The initial target was to select a narrow date range, say 1610-1612, and try to identify broad genre and / or format categories for EEBO documents in that period (e.g. sermons, broadsides, or biographical works). The data sent back from this probe would then help LDNA in its mission to explore the “universe of printed discourse”.

However, getting the data turned out to be more complicated than it first appeared. I decided early that trying to determine semantic categories manually was both unsystematic and impractical. For 1610 alone, for example, there were 49 overtly Christian terms. How should they be grouped together? What about the classifications that might not apply to that year, but arise in other years?

In addition, the fact that the category labels in the metadata originated in the English Short Title Catalogue (ESTC), and had been provided in different ways by different people, meant that there were considerable differences in how texts were catalogued, leading to uncertainty about how they should be classified. There is also the potential for category clashes between modern labels and early modern concepts, for example of non-Christian religions. For example, did thematic entries which mentioned “Jews” refer to Jewish religious texts, learned works, or anti-Semitic material which within an Early Modern frame might claim to be religious and / or scholarly?

Terms from below

I therefore switched to looking for semantic clusters which might emerge directly from the terms. This approach had definite benefits. By manually splitting and sorting the single “Terms” column (using semicolons as the delimiter), I was able to see categories I would have missed if I had continued to rely on manual semantic classification, e.g. “broadsides”:

Screengrab of an alphabetised table, featuring entries beginning with "Broadside".
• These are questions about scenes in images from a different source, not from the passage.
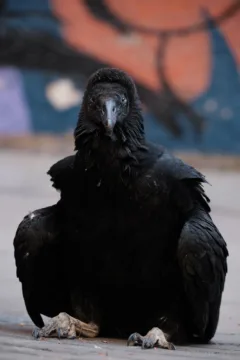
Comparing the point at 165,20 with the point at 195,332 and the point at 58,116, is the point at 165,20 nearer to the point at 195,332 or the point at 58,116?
the point at 58,116

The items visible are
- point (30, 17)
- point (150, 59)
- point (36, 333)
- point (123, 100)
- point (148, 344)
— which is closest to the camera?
point (148, 344)

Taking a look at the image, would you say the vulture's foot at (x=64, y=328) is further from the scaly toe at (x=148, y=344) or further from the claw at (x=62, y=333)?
the scaly toe at (x=148, y=344)

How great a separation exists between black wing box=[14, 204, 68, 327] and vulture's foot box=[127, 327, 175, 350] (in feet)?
2.15

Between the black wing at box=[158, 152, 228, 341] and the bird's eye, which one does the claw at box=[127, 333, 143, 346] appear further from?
the bird's eye

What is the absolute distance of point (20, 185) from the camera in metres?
12.1

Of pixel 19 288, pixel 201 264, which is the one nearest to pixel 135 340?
pixel 201 264

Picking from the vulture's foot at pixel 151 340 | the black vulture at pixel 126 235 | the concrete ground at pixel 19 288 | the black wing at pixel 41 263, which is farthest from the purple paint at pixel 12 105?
the vulture's foot at pixel 151 340

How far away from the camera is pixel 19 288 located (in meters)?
6.74

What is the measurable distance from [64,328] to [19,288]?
1818 millimetres

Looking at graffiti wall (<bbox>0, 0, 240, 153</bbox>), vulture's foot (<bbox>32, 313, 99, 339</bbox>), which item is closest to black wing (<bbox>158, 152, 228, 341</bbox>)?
vulture's foot (<bbox>32, 313, 99, 339</bbox>)

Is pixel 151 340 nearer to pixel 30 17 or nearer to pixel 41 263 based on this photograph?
pixel 41 263

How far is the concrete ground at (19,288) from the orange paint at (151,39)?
2.03 meters

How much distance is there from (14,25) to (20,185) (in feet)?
13.5

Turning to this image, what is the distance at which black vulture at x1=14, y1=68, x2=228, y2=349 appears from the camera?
4.93 meters
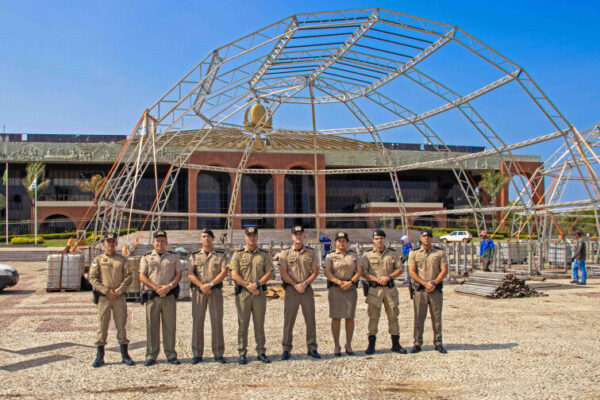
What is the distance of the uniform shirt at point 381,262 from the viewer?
8.20m

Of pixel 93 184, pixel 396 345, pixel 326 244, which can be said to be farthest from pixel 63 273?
pixel 93 184

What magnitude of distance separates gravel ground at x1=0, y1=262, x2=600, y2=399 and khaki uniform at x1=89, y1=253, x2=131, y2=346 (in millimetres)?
612

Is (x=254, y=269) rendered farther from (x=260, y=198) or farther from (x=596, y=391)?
(x=260, y=198)

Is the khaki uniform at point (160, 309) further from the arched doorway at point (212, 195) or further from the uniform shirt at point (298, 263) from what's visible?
the arched doorway at point (212, 195)

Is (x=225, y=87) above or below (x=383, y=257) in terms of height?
above

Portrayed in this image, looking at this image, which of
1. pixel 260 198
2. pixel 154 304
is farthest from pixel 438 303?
pixel 260 198

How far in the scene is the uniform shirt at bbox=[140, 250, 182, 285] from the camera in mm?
7637

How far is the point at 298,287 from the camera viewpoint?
309 inches

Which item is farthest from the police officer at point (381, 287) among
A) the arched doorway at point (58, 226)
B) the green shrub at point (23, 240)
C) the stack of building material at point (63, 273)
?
the arched doorway at point (58, 226)

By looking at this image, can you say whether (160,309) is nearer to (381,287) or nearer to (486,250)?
(381,287)

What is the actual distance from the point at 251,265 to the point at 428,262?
9.39ft

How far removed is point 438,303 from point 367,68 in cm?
1167

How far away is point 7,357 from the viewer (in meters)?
7.93

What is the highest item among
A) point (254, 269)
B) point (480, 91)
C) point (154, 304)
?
point (480, 91)
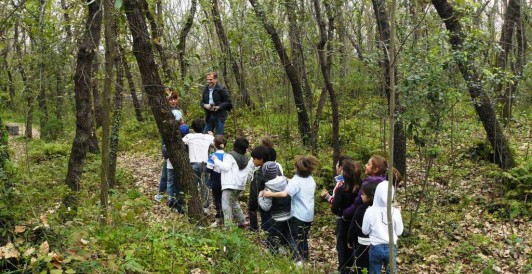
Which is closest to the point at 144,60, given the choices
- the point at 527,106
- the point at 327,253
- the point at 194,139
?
the point at 194,139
Figure 1: “Broadsides” emerging as a category in alphabetically sorted TCP metadata.

I also noticed that there were different kinds of categories present in the terms: far from all groupings being topic-based (e.g. repentance), there were several kinds of classification—in the case of broadsides, by printed format.

However, alphabetical manual sorting was time-consuming, and not guaranteed to unite similar content. For example, the entry

Conspiracies — Sermons — Early works to 1800. (A07558)

appeared separately from

Sermons, English — 17th century (A14860).

I decided to try and address that problem by further splitting, though this was complicated by different cataloguers punctuating in different ways. This made it difficult to split off information that wanted separating without separating information that didn’t. For example, all records use a double hyphen (–) to separate off separate units within a single classification. However, in the following record, a double hyphen appears within a single unit (James I) as well as between separate units, e.g. James I | King of England:

James — I, — King of England, 1566-1625. — Triplici nodo, triplex cuneus — Early works to 1800 (A20944)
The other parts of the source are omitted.